Sur la base des observations de Gernsbacher (1990), la présence d'un mécanisme d'inhibition des informations non pertinentes se traduit par une augmentation des temps de lecture. Conformément à nos hypothèses, les lecteurs semblent avoir supprimé l’information B. En effet, les temps de lecture de la première phrase de la partie développement de B sont significativement plus longs que ceux de la première phrase de la partie renforcement de A. Ces résultats semble indiquer que les sujets ne conservent dans la représentation mentale que l’information A et qu’à la lecture de la partie développement de B, ils réintègrent l’information B qu’ils avaient mise en arrière-plan, et qui n’a donc pas été complètement supprimée.

Les résultats semblent aussi montrer que lors de la lecture de la partie développement de A, les sujets construisent une représentation mentale, alors que lors de la lecture de la partie renforcement de A, ils ne font que compléter la représentation mentale en construction, c’est-à-dire la mettre à jour. Cette explication semble plausible puisque les temps de lecture sont plus courts pour la partie renforcement de A.

La construction d’une représentation mentale cohérente entraîne le stockage d’une grande quantité d’informations. Nous pensions que plus la quantité de données textuelles relatives à une information serait grande, plus il serait facile pour le sujet de reconnaître un mot cible relatif à cette information. Les résultats obtenus nous montrent qu’au contraire plus la quantité d’informations stockée est grande plus le sujet met du temps pour reconnaître un mot.

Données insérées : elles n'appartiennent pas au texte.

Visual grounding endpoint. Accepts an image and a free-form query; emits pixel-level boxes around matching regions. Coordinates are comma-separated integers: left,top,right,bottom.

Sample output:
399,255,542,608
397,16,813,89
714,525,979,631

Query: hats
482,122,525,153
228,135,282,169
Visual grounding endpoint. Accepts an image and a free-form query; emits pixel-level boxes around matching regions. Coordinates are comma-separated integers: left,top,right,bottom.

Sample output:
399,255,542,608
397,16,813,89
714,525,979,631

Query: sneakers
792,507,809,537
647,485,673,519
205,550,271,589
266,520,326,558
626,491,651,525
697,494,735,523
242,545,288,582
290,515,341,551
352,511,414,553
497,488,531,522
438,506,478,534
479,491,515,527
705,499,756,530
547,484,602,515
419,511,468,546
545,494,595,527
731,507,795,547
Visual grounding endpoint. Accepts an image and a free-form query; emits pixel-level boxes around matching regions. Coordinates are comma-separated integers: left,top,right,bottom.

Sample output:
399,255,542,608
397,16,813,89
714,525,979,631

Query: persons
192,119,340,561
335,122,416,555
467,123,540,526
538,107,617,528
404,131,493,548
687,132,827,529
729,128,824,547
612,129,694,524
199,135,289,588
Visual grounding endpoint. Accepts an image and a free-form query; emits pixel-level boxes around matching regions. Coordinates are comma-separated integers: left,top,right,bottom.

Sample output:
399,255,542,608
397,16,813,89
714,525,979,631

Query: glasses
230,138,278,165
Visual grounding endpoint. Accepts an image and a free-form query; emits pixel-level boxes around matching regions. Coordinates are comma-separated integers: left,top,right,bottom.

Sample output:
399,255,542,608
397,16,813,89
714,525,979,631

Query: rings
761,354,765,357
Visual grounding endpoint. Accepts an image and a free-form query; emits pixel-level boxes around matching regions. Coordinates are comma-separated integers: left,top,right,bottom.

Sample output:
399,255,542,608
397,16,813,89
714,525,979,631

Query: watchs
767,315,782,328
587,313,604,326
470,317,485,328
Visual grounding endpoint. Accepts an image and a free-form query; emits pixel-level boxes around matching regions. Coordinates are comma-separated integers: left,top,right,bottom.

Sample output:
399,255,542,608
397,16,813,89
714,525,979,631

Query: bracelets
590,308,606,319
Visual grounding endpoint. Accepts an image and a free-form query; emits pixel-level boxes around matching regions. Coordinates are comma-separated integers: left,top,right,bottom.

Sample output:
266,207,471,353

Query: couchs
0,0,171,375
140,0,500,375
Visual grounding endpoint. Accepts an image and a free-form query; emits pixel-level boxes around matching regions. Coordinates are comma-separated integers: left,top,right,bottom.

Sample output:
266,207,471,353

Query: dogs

Ainsi, si nous interprétons les temps de reconnaissance correcte des mots en partant du principe que plus les temps de reconnaissance sont longs plus la quantité de données textuelles relatifs à l’information stockée est importante, alors nos résultats mettent en évidence que la quantité d’informations A en mémoire de travail des sujets est plus importante que l’information B.

L’analyse des temps de reconnaissance des mots a permis de mettre en évidence que les mots cible de l’information intégrée dans la représentation mentale en construction (information A) étaient plus difficilement reconnus que les mots cibles de l’information sensée être supprimée de la représentation (information B). Nous attendions au contraire que les mots cibles de l’information présente dans la représentation mentale construite soient plus facilement reconnus par les lecteurs, c’est-à-dire que le mot A soit reconnu plus rapidement que le mot B. Ce résultat inattendu pourrait être expliqué en termes de quantité d’informations. En effet, il semble que plus le nombre d’informations stockées en mémoire est important, plus il faut de temps pour reconnaître un mot en lien avec cette information. Dans le cas de l’information B, bien que celle-ci soit mise en arrière-plan de la représentation mentale, la quantité d’informations disponible est moins importante et le mot est donc reconnu plus vite. Ceci pourrait également signifier que l’information B n’est pas présente dans la représentation construite mais qu’elle est encore active en mémoire de travail. Notre hypothèse de mise en arrière-plan d’une information (ici l’information B) au profit de l’information sur laquelle se focalise le sujet serait compatible avec ce résultat.

Les résultats pour le pourcentage de réponses correctes concordent avec le pattern de résultats des temps de reconnaissance correcte. Nous pensions observer un nombre d’erreurs plus important pour les mots cibles B, surtout dans les versions où l’information B n’est pas redonnée au sujet. En fait, le mot A est mieux reconnu dans la version des textes où la partie développement de B est présentée au lecteur. Nous pouvons expliquer ces résultats en fonction de la quantité d’informations disponibles. Le mot A est mieux reconnu dans la version développement de B car dans cette version l’information A a été mise en arrière plan par la réactivation de l’information B, la quantité d’information relative à A est moins importante ce qui explique le pourcentage de réponses correctes plus élevé. Pour la reconnaissance du mot B, le pourcentage de réponses correctes est plus élevé dans les textes ou la partie développement de A est présentée seule, et pour la version développement de B, car lors de la lecture de ces textes, une grande quantité d’informations B est encore présente en mémoire. Par contre le pourcentage de réponses correctes est très élevé dans la version renforcement de A des textes, car l’information B est censée être inhibée, et donc la quantité d’informations disponibles assez faible. Nous n’observons pas de différence dans les pourcentages de bonnes réponses pour les mots neutres ce qui est logique puisque la quantité d’informations disponibles relatives au début du texte est la même quel que soit le texte lu par les sujets.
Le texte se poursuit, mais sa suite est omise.